Analyzed results of the bearing outer race fault signal using the Fast Kurtogram

6 Conclusion

In this paper, an ISAM-based fault diagnosis method for REB is proposed to detect the bearing faults seriously affected by strong background interference, and both the feature components enhancement and the interference components suppression are taken into consideration, which has certain practical engineering value.
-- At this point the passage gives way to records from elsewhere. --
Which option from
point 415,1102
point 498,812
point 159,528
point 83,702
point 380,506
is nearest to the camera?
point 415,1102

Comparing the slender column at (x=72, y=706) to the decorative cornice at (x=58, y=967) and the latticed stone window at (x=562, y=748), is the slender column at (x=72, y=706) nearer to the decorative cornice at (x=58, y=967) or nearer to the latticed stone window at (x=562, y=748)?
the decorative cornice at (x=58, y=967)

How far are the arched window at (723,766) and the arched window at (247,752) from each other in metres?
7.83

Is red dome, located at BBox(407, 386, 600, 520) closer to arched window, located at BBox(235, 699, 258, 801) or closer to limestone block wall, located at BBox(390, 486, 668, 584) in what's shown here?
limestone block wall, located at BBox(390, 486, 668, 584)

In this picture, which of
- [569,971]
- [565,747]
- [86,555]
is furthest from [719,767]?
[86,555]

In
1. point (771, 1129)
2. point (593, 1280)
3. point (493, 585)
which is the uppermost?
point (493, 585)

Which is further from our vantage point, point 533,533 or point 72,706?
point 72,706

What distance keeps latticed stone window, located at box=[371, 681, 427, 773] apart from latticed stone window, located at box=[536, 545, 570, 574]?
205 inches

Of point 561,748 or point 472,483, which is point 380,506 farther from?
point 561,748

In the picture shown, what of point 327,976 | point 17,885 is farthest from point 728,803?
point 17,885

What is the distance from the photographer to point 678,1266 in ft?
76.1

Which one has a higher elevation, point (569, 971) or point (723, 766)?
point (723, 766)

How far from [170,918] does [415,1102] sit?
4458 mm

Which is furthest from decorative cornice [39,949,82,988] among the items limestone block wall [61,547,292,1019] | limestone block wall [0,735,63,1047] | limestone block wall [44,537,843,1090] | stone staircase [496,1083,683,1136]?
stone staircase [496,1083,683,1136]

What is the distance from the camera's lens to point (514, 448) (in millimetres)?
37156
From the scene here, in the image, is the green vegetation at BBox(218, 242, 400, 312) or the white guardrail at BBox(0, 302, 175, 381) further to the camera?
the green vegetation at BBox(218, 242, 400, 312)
Through the research some conclusions can be drawn as follows.

  1. (1)

    The signal distortion and interference enhancement are suppressed first, and then the optimal MO selection based on the maximum HSI index can ensure the effect of fault feature enhancement and reduce the blindness of the analysis.

  2. (2)

    The optimal resonance frequency band selection and signal reconstruction is conducted with the maximum sparsity value as the target, which can further reduce the interference of irrelevant components, and highlight the fault signatures of REB.

  3. (3)

    Simulation bearing inner race defect signal, experimental bearing inner and outer race defect signals are all employed to verify the effectiveness of the method. Results show that this method can effectively suppress the interference of strong background noise and extract the abundant bearing fault characteristics. A series of comparisons further highlight the validity of this paper’s method in weak fault feature extraction.